[Records from a dataset]
--------------------------------------------------

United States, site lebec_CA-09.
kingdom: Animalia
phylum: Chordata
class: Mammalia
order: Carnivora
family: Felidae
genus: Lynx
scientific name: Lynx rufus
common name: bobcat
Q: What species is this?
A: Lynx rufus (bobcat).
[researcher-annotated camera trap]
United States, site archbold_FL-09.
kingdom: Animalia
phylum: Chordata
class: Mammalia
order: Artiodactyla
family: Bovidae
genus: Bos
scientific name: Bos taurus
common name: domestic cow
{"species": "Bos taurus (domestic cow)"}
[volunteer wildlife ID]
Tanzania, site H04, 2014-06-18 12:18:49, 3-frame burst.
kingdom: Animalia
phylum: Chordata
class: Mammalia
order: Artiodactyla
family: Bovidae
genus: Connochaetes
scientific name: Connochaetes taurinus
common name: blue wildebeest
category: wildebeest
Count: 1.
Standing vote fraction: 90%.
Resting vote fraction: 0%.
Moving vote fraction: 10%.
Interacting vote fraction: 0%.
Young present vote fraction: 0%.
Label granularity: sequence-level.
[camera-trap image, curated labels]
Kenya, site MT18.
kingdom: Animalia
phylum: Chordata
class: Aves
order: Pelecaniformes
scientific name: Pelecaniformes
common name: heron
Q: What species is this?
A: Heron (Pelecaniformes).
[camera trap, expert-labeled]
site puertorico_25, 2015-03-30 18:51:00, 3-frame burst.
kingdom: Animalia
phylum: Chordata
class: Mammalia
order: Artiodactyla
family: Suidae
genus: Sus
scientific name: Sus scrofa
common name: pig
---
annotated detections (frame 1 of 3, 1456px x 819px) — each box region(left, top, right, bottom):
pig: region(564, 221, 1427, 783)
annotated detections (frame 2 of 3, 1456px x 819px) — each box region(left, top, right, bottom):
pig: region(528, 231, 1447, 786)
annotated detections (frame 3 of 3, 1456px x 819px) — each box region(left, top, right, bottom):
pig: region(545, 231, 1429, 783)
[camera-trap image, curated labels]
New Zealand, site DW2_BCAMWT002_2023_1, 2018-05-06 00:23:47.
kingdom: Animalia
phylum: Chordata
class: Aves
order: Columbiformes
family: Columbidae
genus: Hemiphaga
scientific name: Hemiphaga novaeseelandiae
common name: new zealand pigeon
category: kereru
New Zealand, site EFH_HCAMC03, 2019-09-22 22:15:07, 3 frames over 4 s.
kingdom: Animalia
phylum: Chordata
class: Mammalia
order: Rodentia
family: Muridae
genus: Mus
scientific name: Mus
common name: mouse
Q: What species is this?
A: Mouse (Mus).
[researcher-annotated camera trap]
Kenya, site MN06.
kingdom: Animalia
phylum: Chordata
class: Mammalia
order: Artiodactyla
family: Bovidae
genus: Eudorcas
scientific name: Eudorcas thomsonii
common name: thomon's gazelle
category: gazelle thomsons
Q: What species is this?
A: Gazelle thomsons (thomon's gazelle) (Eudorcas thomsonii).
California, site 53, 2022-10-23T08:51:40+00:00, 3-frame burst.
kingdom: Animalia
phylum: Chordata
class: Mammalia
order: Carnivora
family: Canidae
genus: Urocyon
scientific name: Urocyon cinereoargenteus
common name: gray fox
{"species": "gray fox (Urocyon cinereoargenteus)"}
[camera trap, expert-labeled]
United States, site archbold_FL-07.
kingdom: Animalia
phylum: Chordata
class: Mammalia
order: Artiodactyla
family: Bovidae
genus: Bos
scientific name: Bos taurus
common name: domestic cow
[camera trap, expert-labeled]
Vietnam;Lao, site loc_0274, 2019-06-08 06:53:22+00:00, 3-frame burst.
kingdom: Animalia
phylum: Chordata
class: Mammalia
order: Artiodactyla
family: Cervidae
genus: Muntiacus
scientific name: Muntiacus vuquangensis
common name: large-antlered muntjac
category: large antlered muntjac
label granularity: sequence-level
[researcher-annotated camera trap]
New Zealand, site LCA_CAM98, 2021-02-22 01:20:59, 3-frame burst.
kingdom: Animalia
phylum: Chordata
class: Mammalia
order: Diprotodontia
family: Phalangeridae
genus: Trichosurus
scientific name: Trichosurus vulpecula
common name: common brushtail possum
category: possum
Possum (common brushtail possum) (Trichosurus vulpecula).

--------------------------------------------------

» Exercise
Write out exactly the lines above from the line with "Kenya, site MN06." through the line with "scientific name: Urocyon cinereoargenteus", both of them included, and leave out all other lines.

» Answer to the exercise
Kenya, site MN06.
kingdom: Animalia
phylum: Chordata
class: Mammalia
order: Artiodactyla
family: Bovidae
genus: Eudorcas
scientific name: Eudorcas thomsonii
common name: thomon's gazelle
category: gazelle thomsons
Q: What species is this?
A: Gazelle thomsons (thomon's gazelle) (Eudorcas thomsonii).
California, site 53, 2022-10-23T08:51:40+00:00, 3-frame burst.
kingdom: Animalia
phylum: Chordata
class: Mammalia
order: Carnivora
family: Canidae
genus: Urocyon
scientific name: Urocyon cinereoargenteus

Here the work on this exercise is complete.